1. All other contenders pale before All Quiet on the Western Front, though. One of the first truly great anti-war movies, this is a film that still manages to resonate and speak to audiences nearly 90 years later. It’s lost almost none of its power over the intervening years, something that can’t be said for many films, and especially can’t be said for a lot of early talkies. Add Pandora’s Box to the mix and we’d have a little closer of a second place, but nothing is removing this from the top position. It was the absolute clear winner here, and anything else would have been an embarrassment.

Final Analysis

10 comments:

  1. Very difficult to argue against All Quiet on the Western Front. Besides being a great and captivating movie it also broke so many barriers, technical, stereotypical, attitude etc. It is incredibly modern considering when it is from. At that time sound movies had not movied off the sound stage and here we get the whole thing outdoors!!!
    I don't know what else I would have included from that year. It is really ackward with that summer-to-summer period.

    ReplyDelete
    Replies
    1. Considering the 1001 Movies list, All Quiet and Pandora's Box I think are the two you'd know that were mentioned here. And really, the choice was between them.

      Delete
  2. One of the few times the Academy got it right. I always remember when I watch All Quiet on the Western Front that it was only made 12 years after the war ended, and yet was told from the Germans' perspective. Of course it was adapted from the novel, but doing so so soon after the war is rather remarkable. And considering the looming WWII makes it even more poignant.

    ReplyDelete
    Replies
    1. There's a lot that is surprising here. That it's an anti-war statement certainly helps its success. It would be a much harder sell to have a pro-war movie from the German perspective in these years.

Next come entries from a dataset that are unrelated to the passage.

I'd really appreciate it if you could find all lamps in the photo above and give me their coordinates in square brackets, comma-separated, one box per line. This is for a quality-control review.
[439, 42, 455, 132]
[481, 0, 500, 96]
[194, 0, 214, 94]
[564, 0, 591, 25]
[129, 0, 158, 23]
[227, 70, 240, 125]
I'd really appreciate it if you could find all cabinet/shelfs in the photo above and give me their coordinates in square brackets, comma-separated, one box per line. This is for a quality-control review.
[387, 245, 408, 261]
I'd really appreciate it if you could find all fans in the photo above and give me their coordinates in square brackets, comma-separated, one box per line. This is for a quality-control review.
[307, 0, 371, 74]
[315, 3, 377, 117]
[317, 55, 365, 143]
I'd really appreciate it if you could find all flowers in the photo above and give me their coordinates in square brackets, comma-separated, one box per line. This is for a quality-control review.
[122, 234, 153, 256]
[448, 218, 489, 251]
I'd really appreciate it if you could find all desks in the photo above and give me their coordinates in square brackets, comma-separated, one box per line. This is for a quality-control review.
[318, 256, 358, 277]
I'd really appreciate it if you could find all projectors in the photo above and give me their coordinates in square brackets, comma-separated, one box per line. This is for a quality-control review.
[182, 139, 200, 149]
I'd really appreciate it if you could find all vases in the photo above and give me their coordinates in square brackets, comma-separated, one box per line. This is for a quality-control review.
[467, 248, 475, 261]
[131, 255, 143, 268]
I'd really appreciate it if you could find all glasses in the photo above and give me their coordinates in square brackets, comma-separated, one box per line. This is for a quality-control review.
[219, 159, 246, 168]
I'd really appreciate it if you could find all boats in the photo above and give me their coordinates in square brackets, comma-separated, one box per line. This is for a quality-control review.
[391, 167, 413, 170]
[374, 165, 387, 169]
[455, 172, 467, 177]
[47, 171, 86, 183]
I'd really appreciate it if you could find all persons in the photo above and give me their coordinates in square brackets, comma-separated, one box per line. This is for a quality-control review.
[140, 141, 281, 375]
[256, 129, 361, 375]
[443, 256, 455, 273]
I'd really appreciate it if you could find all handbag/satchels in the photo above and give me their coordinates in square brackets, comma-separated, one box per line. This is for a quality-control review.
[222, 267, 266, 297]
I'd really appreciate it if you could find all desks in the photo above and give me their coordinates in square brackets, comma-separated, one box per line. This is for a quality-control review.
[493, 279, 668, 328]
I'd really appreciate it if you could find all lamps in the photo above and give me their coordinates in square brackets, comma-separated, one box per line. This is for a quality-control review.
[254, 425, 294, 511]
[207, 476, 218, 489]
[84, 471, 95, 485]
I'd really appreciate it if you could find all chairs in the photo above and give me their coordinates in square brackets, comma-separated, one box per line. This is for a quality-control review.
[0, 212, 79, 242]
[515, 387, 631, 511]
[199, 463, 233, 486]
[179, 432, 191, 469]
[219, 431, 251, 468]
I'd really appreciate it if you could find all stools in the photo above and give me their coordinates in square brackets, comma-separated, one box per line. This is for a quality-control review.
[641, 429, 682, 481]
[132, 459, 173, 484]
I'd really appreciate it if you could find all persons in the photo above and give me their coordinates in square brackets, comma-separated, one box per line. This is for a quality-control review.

      I'm constantly surprised at not how good it is, but how relevant it has remained. I think you could show this to a modern audience without much loss in its power or original message. That's pretty amazing.

      Delete
  3. While I would never argue with All Quiet on the Western Front, a great great film, being the winner and no matter who it went up against there is no other logical outcome I do wish it had competed against better films.

    I'd toss the entire rest of the slate and comprise it of some combination of Hell's Angels, Under the Roofs of Paris, Pandora's Box, The Blue Angel, Journey's End and The Dawn Patrol along with Western Front. Pandora would probably come in second though it would be a razor thin edge over Hell's Angels.

    ReplyDelete
    Replies
    1. Here's why these early years are such a pain in the ass.

      Hell's Angels: release date November 15, 1930 (not eligible)
      The Blue Angel: release date December 5, 1930 (not eligible)
      The Dawn Patrol: release date August 20, 1930 (not eligible)

      See what I mean? Half of your suggestions would have to be in the next Oscars (and are all certainly more interesting films than Cimarron).

      Delete
    2. That does make it tougher. I guess that Diary of a Lost Girl would fall into that too since though it came out in 1929 it didn't come to America until sometime in 1930. '29 was such a transitional year a lot of films are rough around the edges because they were adapting to sound.

      Delete
  4. I agree totally with your assessment of this movie. It was such an obvious choice, I'm still a little surprised that the Academy didn't miss it anyway.

    ReplyDelete
    Replies
    1. I see what you did there.

      It's worth repeating something I've said a number of time before. These posts aren't a celebration of Oscar--they are a reckoning.

      Delete
  5. Yes, very surprised Deliverance wasn't nominated here. In fact, many years I would have had that as the winner! But not this year...Never go against the family.